As Tim Congdon has argued, there may be a case for universal banks (which combine the deposit taking of commercial banks, the diversifying of risk by insurance companies, and the underwriting of securities by investment banks), based on the benefits of “diversification and organisational synergy”. Yet the conflicts of interest between these functions will lead not to social benefits, but to the benefits being looted by managers and short-term traders. (“The trouble with investment banks”, The Financial Regulator, June 2003).

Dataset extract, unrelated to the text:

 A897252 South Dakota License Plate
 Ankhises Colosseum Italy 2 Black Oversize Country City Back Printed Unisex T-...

The second remedy is to end the policy of “too big to fail” (TBTF) through extending the public safety net. TBTF concerns not the size of financial institutions but their interconnectedness with other financial firms — which could trigger losses to a large number of counter-parties from their demise, who might in turn default, leading to cascading defaults and an implosion of the financial system. But is this fear realistic? The Lehman bankruptcy provides the answer. Before it, there was concern that it would be difficult to unwind all the derivatives for which Lehman was a counter-party. But these concerns proved unfounded. As The New YorkTimesand FinancialTimesreported, “hundreds of traders who placed bets on Lehman Brothers’ creditworthiness before it went bankrupt have settled their positions ‘without incident’, according to a company which tracks derivatives contracts… The overall system appears to have borne the shock successfully” (The Great Recession, Robert Hetzel, Cambridge, 2012, page 253). A bankrupt Lehman did not bring down the interconnected financial system. Nor would the bankruptcies of LTCM or Bear Stearns (which led to markets to expect TBTF bailouts) have led to this outcome.

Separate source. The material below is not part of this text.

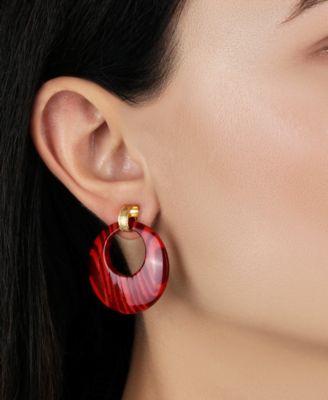 Gold Tone Burgundy Hoop Earrings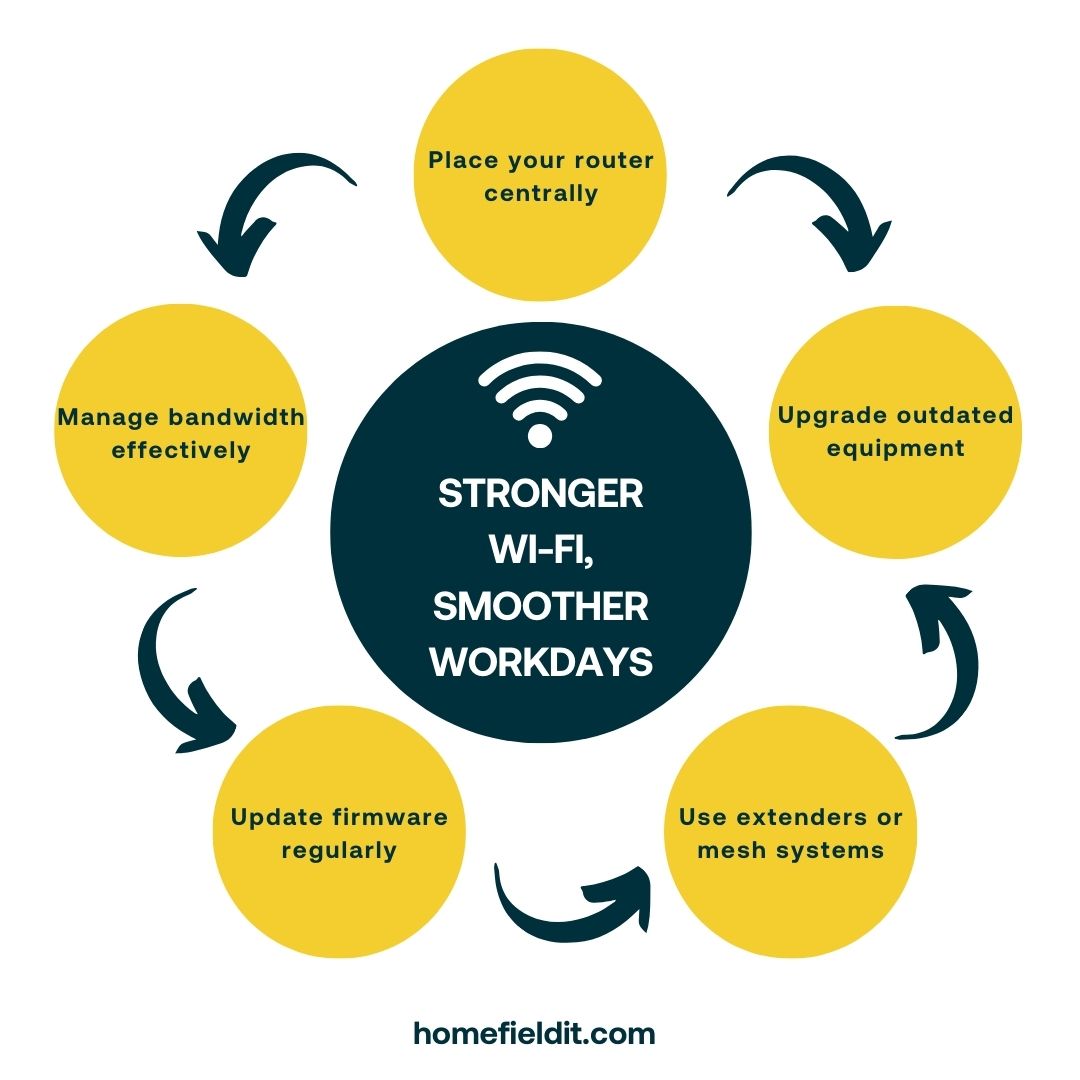 HomefieldIT's tweet photo. Slow or spotty Wi-Fi can disrupt productivity and create unnecessary frustration.

Struggling with office connectivity? Contact Homefield IT for expert network solutions tailored to your business needs.

https://t.co/uaddgs8mPi https://t.co/8pKZgXWTDv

Nor was there any justification for bailing out AIG after the Lehman collapse. AIG’s insurance policies were regulated. An AIG bankruptcy would still have protected its policyholders, since their policies were written by its separate subsidiaries, with assets to pay claims. Testifying before the House Committee on Financial Services, the New York superintendent of insurance said, “ ‘there would have been solvency’ in AIG’s insurance companies ‘with or without the Federal Reserve’s intervention’ “ (Robert Hetzel, page 272). It was the risky bets made by AIG Financial Products (AIGFP) in London that were its undoing. AIGFP should have been put into bankruptcy, as it was clearly insolvent, and should have been shut down on Bagehot’s rule for a lender of last resort.

The third remedy would be to remove the tax deductibility of debt, and allow firms to deduct an allowance for corporate equity from profits. This would switch the incentives for banks to finance themselves through equity rather than debt.

The fourth is to remove the asymmetric pay-offs caused by the switch to limited from unlimited liability in banking. Contingent convertible securities (CoCos) – which are debt in good times and convert to equity in bad – could combine the risk incentives of debt and equity, having a combined pay-off schedule mimicking unlimited liability. But there would have to be an automatic non-discretionary trigger for the conversion, well before bankruptcy. Mr Haldane shows this is best provided by equity prices. “Equity prices called the crisis early and differentiated the sick from the sound. Market discipline worked” (page 16). Moreover, remunerating bank CEOs in CoCos would provide a potent incentive to avoid risky bets — to prevent equity from conversion if their equity price signalled their bank was in distress.

But my major conclusions from this and earlier columns is that, to avoid a repeat of the financial crisis, the Glass-Seagall Act should be re-enacted, despite the opposition of the banks. In the face of the balance sheet recession resulting from the Hayekian bust, open-market operations should be used by the central bank to increase the broad money supply to keep nominal GDP on a steady course (with possibly a complementary inflation target), but with no attempt at credit allocation. For the financial system, there should be no obeisance to TBTF. The Bagehot “lender of last resort rules” should be applied to all the financial institutions in distress, with illiquid but solvent institutions being provided loans at a “penalty rate”, and those deemed insolvent being put into receivership under the equivalent of the US’ Federal Deposit Insurance Corporation.